The Loomis stick is one of the frog-specific rods presently on the market. A good frog and toad rod should have a soft tip that will let you cast these lightweight baits a considerable distance, but it also needs enough power and backbone to haul a big bass from thick cover. The soft tip is particularly important. For example, if you use a flipping stick, you'll waste a lot of energy trying to cast these light baits any distance. A soft tip allows the top of the rod to adequately load up under the weight of the bait and will easily propel it a considerable distance with minimal effort required by the angler. During a full day of fishing, using a rod designed to cast toads will make a big difference in how tired you are at the end of the outing. If you need convincing, either borrow a rod from a friend or talk to any semi-serious tournament angler and you'll likely be quickly convinced of the merit to these specially designed sticks.
When toadin', you want to use a reel with a high-gear ratio to be able to quickly winch bass away from heavy vegetation. These high-speed reels also help you quickly take in slack line at the initial stage of the hook set. This can be particularly helpful when a big bass grabs a toad and is swimming towards you.
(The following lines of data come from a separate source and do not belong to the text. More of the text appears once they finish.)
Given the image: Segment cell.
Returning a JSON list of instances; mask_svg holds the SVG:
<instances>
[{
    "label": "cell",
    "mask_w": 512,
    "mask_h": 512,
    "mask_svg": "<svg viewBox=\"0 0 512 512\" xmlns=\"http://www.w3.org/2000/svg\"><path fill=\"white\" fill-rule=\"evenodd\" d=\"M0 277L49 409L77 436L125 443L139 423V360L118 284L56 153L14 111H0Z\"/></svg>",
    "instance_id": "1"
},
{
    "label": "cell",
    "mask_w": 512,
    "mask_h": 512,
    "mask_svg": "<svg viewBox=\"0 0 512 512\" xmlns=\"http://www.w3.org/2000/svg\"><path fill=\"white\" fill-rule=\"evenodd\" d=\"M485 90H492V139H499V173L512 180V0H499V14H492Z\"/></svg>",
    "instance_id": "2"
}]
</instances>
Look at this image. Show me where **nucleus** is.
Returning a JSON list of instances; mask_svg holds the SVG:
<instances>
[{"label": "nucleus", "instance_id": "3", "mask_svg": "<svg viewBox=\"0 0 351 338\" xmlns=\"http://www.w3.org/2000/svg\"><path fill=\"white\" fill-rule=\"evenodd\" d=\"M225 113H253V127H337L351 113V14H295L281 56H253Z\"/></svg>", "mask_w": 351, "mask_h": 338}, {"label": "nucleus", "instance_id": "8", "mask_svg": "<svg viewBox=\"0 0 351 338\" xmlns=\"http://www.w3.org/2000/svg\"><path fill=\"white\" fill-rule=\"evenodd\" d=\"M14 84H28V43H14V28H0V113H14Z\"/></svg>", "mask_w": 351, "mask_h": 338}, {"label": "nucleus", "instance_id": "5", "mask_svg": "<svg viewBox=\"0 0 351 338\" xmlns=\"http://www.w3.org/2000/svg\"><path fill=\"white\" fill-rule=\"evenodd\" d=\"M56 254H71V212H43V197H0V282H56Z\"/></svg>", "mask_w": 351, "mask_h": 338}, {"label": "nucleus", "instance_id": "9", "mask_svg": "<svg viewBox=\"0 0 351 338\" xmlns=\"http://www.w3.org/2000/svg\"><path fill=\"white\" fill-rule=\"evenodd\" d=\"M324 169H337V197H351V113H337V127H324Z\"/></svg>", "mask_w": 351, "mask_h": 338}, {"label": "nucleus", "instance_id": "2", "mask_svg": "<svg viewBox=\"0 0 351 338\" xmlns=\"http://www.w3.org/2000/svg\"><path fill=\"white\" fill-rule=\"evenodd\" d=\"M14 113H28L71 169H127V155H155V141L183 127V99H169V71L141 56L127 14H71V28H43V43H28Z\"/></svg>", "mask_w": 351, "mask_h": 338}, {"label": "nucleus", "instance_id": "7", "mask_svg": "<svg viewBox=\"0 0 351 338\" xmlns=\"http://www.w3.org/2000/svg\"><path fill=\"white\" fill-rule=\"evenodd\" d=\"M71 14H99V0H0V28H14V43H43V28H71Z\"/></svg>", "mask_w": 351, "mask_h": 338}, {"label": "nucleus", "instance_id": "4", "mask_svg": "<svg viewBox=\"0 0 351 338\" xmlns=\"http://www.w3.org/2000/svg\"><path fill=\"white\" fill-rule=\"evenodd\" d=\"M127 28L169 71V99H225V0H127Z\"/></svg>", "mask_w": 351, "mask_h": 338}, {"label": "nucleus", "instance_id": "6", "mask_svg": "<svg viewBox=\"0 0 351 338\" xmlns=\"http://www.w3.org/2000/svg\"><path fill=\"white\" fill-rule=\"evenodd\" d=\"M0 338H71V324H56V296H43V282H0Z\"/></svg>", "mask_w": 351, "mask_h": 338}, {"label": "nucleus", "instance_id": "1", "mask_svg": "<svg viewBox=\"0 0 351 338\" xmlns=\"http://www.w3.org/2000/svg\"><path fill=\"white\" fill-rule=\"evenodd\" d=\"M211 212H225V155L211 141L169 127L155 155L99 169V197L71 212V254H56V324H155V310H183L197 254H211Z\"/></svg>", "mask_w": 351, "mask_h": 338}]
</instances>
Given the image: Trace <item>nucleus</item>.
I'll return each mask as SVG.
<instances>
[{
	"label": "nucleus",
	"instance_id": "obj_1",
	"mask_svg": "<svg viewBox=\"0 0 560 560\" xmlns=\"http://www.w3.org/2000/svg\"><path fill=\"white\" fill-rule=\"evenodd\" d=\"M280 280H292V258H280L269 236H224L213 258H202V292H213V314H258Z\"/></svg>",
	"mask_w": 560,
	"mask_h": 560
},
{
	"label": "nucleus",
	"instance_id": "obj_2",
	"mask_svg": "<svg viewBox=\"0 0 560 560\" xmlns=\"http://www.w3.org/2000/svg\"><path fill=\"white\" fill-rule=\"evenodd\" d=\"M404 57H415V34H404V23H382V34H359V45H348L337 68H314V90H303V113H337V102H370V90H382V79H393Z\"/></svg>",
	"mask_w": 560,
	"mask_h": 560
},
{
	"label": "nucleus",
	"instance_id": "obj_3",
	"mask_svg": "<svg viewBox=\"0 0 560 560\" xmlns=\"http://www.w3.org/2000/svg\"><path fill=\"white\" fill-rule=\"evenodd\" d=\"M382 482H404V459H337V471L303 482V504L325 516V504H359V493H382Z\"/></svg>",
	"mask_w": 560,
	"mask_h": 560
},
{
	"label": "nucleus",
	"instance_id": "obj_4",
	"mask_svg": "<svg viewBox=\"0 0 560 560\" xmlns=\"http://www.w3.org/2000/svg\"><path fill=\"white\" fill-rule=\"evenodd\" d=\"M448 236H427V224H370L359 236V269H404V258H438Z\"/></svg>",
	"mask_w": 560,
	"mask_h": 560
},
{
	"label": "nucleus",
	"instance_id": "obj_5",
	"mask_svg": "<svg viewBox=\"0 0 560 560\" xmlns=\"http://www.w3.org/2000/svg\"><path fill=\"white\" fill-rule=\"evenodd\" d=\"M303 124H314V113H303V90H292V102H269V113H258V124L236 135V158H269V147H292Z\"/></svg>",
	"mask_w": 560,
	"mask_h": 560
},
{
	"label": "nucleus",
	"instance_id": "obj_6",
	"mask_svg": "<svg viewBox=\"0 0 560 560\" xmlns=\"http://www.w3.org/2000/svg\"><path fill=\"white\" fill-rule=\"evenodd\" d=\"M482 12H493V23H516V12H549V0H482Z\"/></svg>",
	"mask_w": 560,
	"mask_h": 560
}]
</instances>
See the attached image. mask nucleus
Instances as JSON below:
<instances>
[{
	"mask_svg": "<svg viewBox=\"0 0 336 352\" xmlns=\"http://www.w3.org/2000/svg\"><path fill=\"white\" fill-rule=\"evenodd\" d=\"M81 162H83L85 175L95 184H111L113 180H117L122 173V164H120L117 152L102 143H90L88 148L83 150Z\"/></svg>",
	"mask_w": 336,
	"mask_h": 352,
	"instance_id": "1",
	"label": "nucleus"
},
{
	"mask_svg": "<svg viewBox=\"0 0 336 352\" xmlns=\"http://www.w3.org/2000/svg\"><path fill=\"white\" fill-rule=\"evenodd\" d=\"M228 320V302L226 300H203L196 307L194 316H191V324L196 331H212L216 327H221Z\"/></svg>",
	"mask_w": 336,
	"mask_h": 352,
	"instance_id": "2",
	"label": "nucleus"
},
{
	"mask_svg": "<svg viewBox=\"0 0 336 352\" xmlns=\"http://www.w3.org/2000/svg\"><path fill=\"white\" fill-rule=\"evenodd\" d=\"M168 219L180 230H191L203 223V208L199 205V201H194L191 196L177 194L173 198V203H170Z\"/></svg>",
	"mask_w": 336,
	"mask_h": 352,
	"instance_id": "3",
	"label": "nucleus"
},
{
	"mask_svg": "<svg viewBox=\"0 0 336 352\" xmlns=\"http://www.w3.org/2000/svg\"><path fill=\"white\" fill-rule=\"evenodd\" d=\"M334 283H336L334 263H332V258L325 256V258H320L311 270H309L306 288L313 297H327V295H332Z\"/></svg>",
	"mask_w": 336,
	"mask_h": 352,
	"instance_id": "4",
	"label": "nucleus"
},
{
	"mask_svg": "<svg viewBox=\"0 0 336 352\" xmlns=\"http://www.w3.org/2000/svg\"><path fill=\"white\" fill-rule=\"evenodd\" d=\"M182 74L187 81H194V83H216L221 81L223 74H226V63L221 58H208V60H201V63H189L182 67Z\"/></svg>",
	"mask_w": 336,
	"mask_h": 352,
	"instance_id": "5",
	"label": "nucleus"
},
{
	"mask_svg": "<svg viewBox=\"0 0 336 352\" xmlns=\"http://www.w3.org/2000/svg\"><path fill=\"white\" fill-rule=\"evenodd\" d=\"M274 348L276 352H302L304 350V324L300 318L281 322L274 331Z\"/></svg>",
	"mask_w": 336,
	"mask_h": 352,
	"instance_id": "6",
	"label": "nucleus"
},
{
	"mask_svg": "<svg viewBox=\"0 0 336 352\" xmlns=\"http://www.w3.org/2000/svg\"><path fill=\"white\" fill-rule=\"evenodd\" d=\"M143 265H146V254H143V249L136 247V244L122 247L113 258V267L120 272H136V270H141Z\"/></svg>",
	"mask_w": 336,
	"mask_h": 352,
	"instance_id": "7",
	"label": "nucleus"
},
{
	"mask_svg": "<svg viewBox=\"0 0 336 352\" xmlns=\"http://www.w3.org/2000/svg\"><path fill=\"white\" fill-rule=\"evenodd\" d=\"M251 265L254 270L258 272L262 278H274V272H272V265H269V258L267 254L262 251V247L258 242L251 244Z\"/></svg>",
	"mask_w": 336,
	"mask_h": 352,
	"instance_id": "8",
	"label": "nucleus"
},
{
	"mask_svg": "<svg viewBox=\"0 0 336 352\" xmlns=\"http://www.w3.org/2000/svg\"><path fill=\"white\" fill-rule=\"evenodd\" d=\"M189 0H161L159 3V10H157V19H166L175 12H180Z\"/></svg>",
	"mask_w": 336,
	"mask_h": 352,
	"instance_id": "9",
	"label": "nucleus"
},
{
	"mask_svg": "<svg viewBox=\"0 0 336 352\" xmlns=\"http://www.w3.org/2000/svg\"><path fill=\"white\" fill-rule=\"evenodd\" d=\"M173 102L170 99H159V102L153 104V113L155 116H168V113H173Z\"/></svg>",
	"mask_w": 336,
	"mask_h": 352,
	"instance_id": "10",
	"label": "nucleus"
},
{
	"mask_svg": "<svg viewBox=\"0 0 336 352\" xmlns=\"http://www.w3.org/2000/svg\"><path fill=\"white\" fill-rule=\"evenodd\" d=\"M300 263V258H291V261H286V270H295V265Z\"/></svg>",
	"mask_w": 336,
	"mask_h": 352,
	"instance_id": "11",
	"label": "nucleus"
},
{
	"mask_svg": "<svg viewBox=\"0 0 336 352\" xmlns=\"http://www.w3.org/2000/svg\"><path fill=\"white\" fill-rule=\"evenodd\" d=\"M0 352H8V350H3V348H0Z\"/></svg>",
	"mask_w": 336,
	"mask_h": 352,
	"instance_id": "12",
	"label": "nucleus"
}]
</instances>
The benefits to using braid are numerous. Its abrasion resistance makes it ideal for fishing heavy cover and its thin-diameter increases overall casting distance. Braid also has good knot-holding strength. Lastly, many braids float, and if they do sink, it's extremely slow. This is a big benefit to keep toads properly tracking on the surface.
Swimming toads for largemouth is an excellent tactic when they're buried in heavy cover or roaming flats. These versatile baits are helping tournament pros increase their weigh-in numbers and giving recreational anglers more bragging rights with buddies. If you haven't already, tie a toad on for bucketmouth. The gurgling sound and natural profile of these baits combine to create a presentation few largies can resist.